Entreter multidões com sua histeria visual parece, à primeira vista, ser novamente o objetivo principal do diretor, mas por baixo do humor negro há uma camada de profundidade na crítica ao "Sonho Americano" e outros ideais conservadores. Desde que o historiador James Truslow Adams cunhou o termo em 1931 para simbolizar a oportunidade que todos têm de obter a prosperidade através do esforço próprio, a sociedade relativizou o conceito para ignorar a ética dos meios desde que o fim fosse o sucesso financeiro. Tal subjetividade gera desordem se manejada por indivíduos moralmente deturpados, como no caso de Daniel Lugo. Mark Wahlberg entrega uma performance competente ao incorporar o homem que almeja o sucesso a qualquer custo, acreditando ser legítimo merecedor em razão de sua superioridade física, pois o tamanho de seus músculos é a prova de seu esforço e seu valor. Em suma, na mente de Daniel Lugo ele merece ser rico apenas por ser ele próprio, paródia não muito distante do pensamento elitista norte-americano.
Bay utiliza o conceito de "fitness" como uma metáfora para a deterioração da relação entre meritocracia e riqueza, e o protagonista de seu filme interpreta o Destino Manifesto à nível físico para inspirar seus companheiros. O personagem de Anthony Mackie precisa de dinheiro para melhorar sua performance sexual, sem a qual ele não pode ser um homem completo na concepção masculina tradicional. Já The Rock, cuja interpretação se destaca no trio ao flutuar entre a inocência sóbria e a alucinação induzida pela cocaína, adciona à mistura a devoção cristã que se revela mera hipocrisia quando a violência brutal se faz necessária para chegar à El Dorado.
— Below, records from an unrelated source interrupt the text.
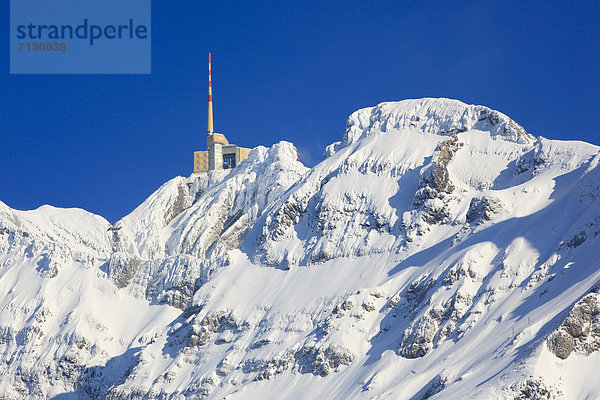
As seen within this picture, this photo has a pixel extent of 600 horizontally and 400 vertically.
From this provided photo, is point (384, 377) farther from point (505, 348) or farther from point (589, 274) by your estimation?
point (589, 274)

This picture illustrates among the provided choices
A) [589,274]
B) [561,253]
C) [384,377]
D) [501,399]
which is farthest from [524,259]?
[501,399]

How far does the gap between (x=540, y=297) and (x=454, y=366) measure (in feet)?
70.7

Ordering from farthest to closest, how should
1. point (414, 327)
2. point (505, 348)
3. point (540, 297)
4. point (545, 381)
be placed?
point (414, 327) < point (540, 297) < point (505, 348) < point (545, 381)

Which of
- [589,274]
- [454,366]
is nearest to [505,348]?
[454,366]

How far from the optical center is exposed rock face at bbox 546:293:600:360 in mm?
160750

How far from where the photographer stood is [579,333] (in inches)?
6368

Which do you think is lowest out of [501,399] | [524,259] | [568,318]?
[501,399]

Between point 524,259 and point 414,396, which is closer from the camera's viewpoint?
point 414,396

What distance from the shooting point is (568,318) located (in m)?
162

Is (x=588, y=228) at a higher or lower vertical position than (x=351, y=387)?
higher

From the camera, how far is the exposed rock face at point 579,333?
16075cm

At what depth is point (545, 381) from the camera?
512 ft

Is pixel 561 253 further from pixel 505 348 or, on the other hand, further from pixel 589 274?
pixel 505 348

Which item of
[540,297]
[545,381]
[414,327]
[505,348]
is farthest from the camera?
[414,327]
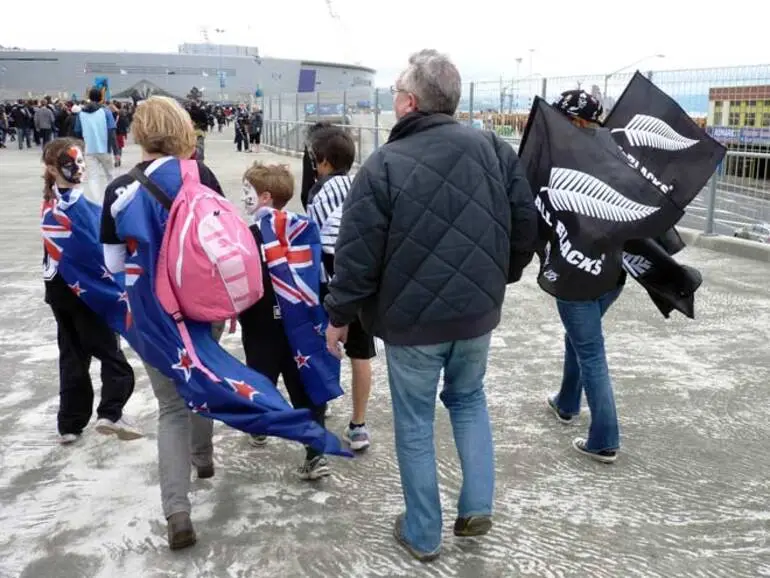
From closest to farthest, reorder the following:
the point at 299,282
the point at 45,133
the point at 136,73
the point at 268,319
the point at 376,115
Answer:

Mesmo a homofobia dos personagens é combustível para a sátira de Bay, que submete o trio à um armazém lotado de vibradores e brinquedos sexuais, onde interrogam Victor Kershaw. Por falar nele, o empresário pode ser mostrado como uma caricatura inescrupulosa, mas perto dos criminosos seu sucesso é visto como legítimo pelo diretor, apontando que carisma não é parâmetro moral em uma sociedade regida pelo Sonho Americano.
Em meio à um elenco atado ao exageiro, o detetive Ed DuBois interpretado com elegância por Ed Harris surge como um raio de sensatez, contrabalançando a raiva obssessiva de Kershaw. O ator veterano é mais um elementos que marca o retorno de Michael Bay às raízes, basta lembrar de "A Rocha" (The Rock, 1996), fruto de uma época em que o diretor se concentrava em narrativas coerentes e empolgantes sem a necessidade de orçamentos gigantescos. É nisso que consiste "Sem Dor Sem Ganho", beneficiado pelas décadas de experiência de seu criador na indústria, que trouxeram maturidade para que Bay reconhecesse também as razões das críticas negativas. O que torna este filme em algo notável é justamente o bom humor com o qual o diretor encara a situação e seu olhar crítico para o mesmo sistema do qual é um efeito colateral, erguendo um monumento inteligente e divertido aos próprios defeitos.